In 2024, Nuits Balnéaires created Eboro: a visual journey into the “afterlife” (eboro in the Agni-Bona tradition). The photographic series tells the story of an exiled poet, inspired by his uncle, Noël X. Ebony, a figure of Ivorian literature in the 1980s who disappeared under enigmatic circumstances. Following in the wake of this poetic legacy and its verbal experimentation, Nuits Balnéaires composes a fiction in which a character (both poet and fisherman) moves from the real world into that of dreams. The photographer plays with symbols drawn from ancestral Ivorian cultures, blending them with motifs of the modern city (dehumanized outskirts). In a dreamlike atmosphere and an aesthetic marked by the power of color (black and red symbolizing passage and transition to the afterlife), the figure of the exiled poet (as his uncle once was) leaves the city and crosses the desert before reaching the world of spirits, where strange creatures with crimson headdresses await him.

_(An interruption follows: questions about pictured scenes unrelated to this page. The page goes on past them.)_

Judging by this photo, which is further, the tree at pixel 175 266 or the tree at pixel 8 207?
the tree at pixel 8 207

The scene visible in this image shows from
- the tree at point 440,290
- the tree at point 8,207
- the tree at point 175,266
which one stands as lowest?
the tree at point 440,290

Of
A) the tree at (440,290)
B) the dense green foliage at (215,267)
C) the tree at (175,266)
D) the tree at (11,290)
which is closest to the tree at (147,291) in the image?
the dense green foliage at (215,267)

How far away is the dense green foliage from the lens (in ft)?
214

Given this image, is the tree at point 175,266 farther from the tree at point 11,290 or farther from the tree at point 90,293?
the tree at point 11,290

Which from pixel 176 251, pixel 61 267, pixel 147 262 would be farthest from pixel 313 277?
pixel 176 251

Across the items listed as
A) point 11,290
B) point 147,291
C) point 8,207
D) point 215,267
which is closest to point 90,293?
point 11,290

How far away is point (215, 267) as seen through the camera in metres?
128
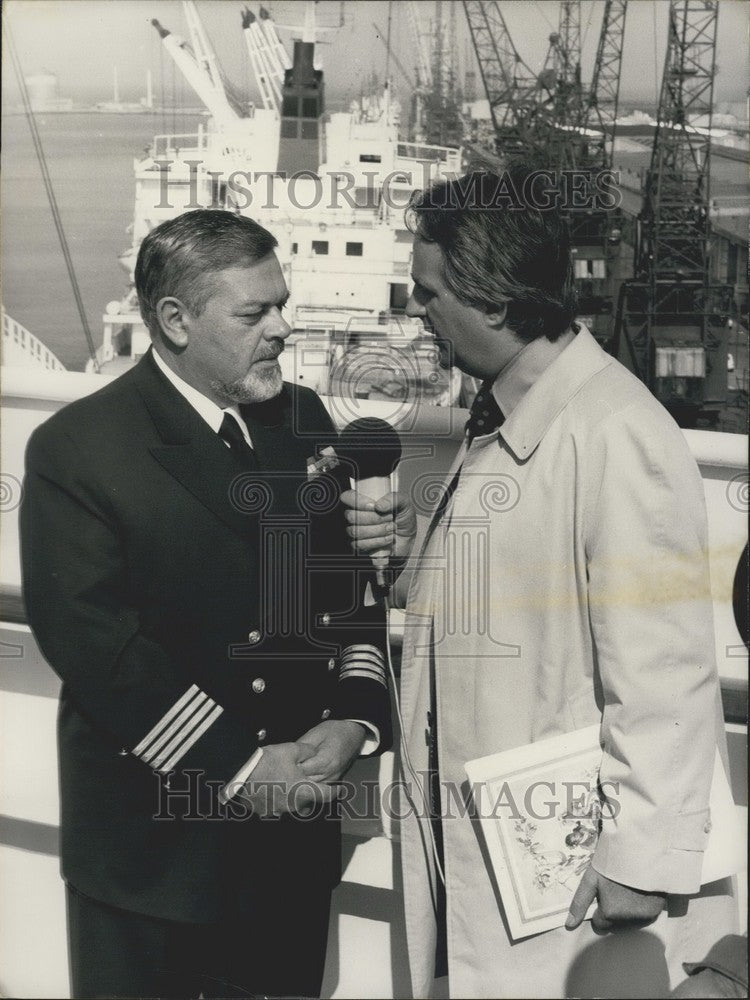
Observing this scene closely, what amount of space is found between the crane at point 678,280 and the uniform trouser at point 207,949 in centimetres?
141

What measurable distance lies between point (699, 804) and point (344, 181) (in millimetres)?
1548

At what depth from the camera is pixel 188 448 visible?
1975 mm

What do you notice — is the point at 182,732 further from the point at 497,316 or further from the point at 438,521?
the point at 497,316

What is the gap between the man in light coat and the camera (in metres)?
1.69

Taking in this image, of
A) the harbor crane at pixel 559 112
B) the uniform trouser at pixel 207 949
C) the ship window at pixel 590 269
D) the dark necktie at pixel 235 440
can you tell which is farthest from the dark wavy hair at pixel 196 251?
the uniform trouser at pixel 207 949

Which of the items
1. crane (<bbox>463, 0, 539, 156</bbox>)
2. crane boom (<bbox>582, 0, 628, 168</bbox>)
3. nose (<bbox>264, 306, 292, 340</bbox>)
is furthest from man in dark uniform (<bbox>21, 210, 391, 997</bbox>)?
crane boom (<bbox>582, 0, 628, 168</bbox>)

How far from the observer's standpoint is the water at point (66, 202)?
238 cm

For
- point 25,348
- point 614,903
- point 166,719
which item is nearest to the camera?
point 614,903

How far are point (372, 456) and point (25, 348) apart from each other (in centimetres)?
94

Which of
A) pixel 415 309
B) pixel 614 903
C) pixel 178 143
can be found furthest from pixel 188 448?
pixel 614 903

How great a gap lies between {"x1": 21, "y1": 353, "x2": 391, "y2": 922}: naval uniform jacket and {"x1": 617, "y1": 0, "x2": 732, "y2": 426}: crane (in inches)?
31.4

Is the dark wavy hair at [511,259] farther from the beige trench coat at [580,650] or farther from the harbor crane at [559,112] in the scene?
the harbor crane at [559,112]

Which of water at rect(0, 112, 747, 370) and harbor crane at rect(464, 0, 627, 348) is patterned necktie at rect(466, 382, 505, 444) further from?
water at rect(0, 112, 747, 370)

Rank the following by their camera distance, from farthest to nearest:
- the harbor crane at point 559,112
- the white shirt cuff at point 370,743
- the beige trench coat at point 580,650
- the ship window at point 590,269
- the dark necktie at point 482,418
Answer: the ship window at point 590,269 → the harbor crane at point 559,112 → the white shirt cuff at point 370,743 → the dark necktie at point 482,418 → the beige trench coat at point 580,650
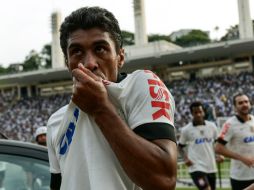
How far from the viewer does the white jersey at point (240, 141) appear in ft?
22.2

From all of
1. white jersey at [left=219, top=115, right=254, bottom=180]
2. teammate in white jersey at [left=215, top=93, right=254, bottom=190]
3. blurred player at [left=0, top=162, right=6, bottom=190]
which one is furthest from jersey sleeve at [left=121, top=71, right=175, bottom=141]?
white jersey at [left=219, top=115, right=254, bottom=180]

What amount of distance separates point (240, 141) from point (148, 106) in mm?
5664

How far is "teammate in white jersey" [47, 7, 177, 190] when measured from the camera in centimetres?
132

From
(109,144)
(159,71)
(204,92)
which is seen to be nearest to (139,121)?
(109,144)

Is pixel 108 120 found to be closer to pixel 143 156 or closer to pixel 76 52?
pixel 143 156

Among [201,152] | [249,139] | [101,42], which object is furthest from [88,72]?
[201,152]

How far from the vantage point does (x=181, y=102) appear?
39125 mm

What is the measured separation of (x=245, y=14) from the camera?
4509cm

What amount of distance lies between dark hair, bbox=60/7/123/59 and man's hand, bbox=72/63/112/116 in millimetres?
209

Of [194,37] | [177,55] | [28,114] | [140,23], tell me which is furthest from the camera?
[194,37]

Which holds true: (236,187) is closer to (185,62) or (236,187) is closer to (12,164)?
(12,164)

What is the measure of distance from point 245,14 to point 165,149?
4557cm

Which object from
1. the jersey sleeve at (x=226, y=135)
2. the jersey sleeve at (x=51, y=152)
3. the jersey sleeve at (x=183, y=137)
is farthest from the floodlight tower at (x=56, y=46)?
the jersey sleeve at (x=51, y=152)

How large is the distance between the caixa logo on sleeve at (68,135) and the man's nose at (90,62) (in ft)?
0.45
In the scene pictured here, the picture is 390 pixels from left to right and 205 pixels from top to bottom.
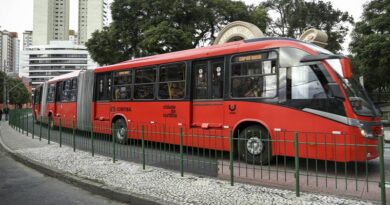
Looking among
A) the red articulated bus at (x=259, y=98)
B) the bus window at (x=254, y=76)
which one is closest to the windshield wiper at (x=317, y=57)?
the red articulated bus at (x=259, y=98)

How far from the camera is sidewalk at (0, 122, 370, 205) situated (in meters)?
5.39

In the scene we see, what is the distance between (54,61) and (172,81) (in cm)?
13185

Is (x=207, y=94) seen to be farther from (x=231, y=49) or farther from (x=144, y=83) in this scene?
(x=144, y=83)

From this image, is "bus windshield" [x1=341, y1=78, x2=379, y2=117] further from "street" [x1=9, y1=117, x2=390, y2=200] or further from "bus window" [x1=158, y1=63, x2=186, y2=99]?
"bus window" [x1=158, y1=63, x2=186, y2=99]

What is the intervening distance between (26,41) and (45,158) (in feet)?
626

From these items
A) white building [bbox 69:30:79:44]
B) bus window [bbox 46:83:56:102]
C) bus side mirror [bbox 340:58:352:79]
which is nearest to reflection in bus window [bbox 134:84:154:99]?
bus side mirror [bbox 340:58:352:79]

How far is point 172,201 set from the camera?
540cm

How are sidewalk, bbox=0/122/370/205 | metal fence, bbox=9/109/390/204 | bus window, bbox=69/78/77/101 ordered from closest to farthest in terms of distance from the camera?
sidewalk, bbox=0/122/370/205
metal fence, bbox=9/109/390/204
bus window, bbox=69/78/77/101

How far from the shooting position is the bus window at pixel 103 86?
13.3 m

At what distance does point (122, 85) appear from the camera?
12.5m

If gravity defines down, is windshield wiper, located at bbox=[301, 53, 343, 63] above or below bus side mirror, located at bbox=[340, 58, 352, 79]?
above

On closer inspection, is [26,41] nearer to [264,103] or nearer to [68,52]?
[68,52]

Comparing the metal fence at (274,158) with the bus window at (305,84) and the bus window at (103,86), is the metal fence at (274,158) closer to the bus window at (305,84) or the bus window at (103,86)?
the bus window at (305,84)

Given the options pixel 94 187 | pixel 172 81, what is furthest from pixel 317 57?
pixel 94 187
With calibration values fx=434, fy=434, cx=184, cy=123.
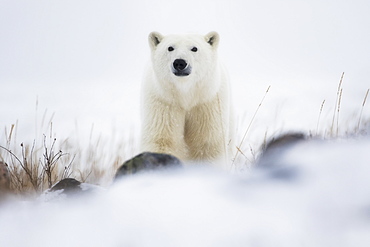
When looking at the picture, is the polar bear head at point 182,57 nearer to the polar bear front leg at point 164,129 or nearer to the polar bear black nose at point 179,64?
the polar bear black nose at point 179,64

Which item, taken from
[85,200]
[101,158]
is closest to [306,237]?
[85,200]

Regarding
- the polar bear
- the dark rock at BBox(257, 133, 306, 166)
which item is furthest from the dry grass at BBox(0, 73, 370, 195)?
the dark rock at BBox(257, 133, 306, 166)

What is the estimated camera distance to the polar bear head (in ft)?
15.5

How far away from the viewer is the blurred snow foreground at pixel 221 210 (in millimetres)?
1910

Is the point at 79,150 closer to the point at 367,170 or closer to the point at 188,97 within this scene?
the point at 188,97

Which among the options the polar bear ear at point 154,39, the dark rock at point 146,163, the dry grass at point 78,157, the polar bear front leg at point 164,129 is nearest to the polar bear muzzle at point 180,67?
the polar bear front leg at point 164,129

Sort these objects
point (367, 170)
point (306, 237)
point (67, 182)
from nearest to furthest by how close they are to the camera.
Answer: point (306, 237) → point (367, 170) → point (67, 182)

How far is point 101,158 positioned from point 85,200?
2.65 m

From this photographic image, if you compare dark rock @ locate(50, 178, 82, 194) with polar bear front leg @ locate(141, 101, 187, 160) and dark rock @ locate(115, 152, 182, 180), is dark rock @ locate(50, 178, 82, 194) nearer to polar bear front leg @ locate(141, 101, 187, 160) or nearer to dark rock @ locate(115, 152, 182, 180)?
dark rock @ locate(115, 152, 182, 180)

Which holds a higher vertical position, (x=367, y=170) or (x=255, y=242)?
(x=367, y=170)

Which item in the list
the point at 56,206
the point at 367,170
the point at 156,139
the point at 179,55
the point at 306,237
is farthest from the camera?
the point at 156,139

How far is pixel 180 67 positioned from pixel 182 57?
0.12 metres

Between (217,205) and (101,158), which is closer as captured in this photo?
(217,205)

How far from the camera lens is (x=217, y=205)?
2111 millimetres
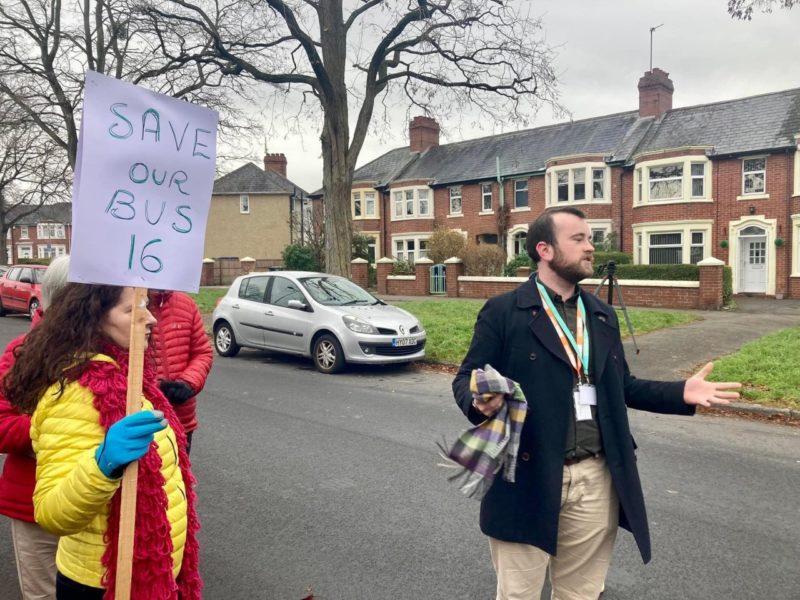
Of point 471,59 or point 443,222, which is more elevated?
point 471,59

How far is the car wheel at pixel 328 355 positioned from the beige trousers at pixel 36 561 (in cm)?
765

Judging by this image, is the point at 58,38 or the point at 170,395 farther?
the point at 58,38

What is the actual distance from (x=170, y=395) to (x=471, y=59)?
16086mm

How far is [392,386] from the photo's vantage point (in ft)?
30.9

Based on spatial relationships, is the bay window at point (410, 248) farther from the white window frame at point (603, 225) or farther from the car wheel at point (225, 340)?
the car wheel at point (225, 340)

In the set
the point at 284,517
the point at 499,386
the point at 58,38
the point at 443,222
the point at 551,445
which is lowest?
the point at 284,517

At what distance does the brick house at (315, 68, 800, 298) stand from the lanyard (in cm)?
2511

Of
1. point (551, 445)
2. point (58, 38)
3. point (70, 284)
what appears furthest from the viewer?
point (58, 38)

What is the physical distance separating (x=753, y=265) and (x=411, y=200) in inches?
732

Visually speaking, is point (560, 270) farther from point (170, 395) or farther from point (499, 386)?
point (170, 395)

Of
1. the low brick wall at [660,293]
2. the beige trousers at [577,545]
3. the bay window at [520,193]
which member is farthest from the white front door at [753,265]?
the beige trousers at [577,545]

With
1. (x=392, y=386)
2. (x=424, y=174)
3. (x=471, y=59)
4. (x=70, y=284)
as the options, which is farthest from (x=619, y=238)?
(x=70, y=284)

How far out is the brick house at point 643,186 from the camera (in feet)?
83.3

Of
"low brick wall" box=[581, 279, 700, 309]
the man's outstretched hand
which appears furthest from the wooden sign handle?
"low brick wall" box=[581, 279, 700, 309]
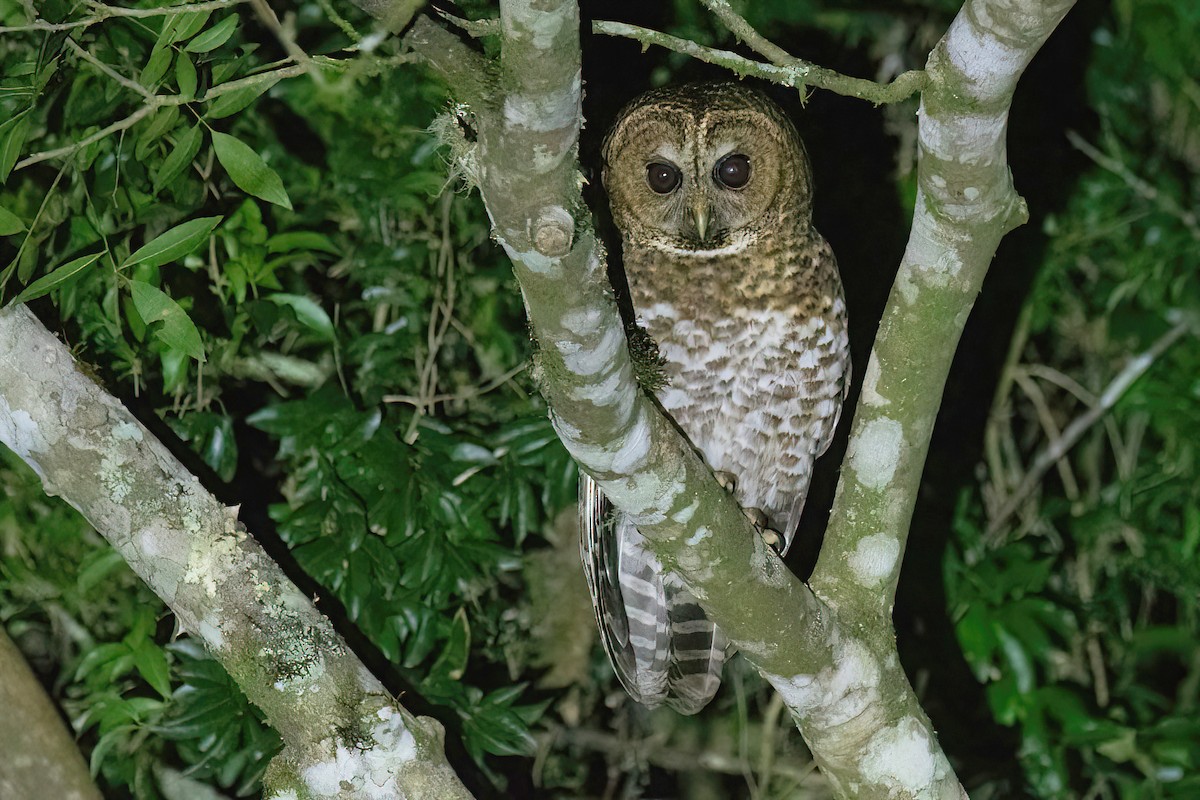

Eboro brings together literary, pictorial, historical, and symbolic influences. The fable speaks of isolation, exile, melancholy, and age-old tradition. Through this journey back to the source (the world of the ancestors), Nuits Balnéaires questions mechanisms of domination and the fragility of our cultural and spiritual inheritances. His visual language immerses us at the edge of the tangible, between familiar spaces and others that are more surreal. “A still image possesses an evocative power that does not depend on the unfolding of an action, but on what it suggests, on what the viewer projects onto it,” the photographer explains. Eboro travels back through time and across borders, oscillating between unfathomable mystery and wonder; it is revealed in a black-and-red case-bound book, printed on fine art papers and punctuated by the words of the poet Noël X. Ebony.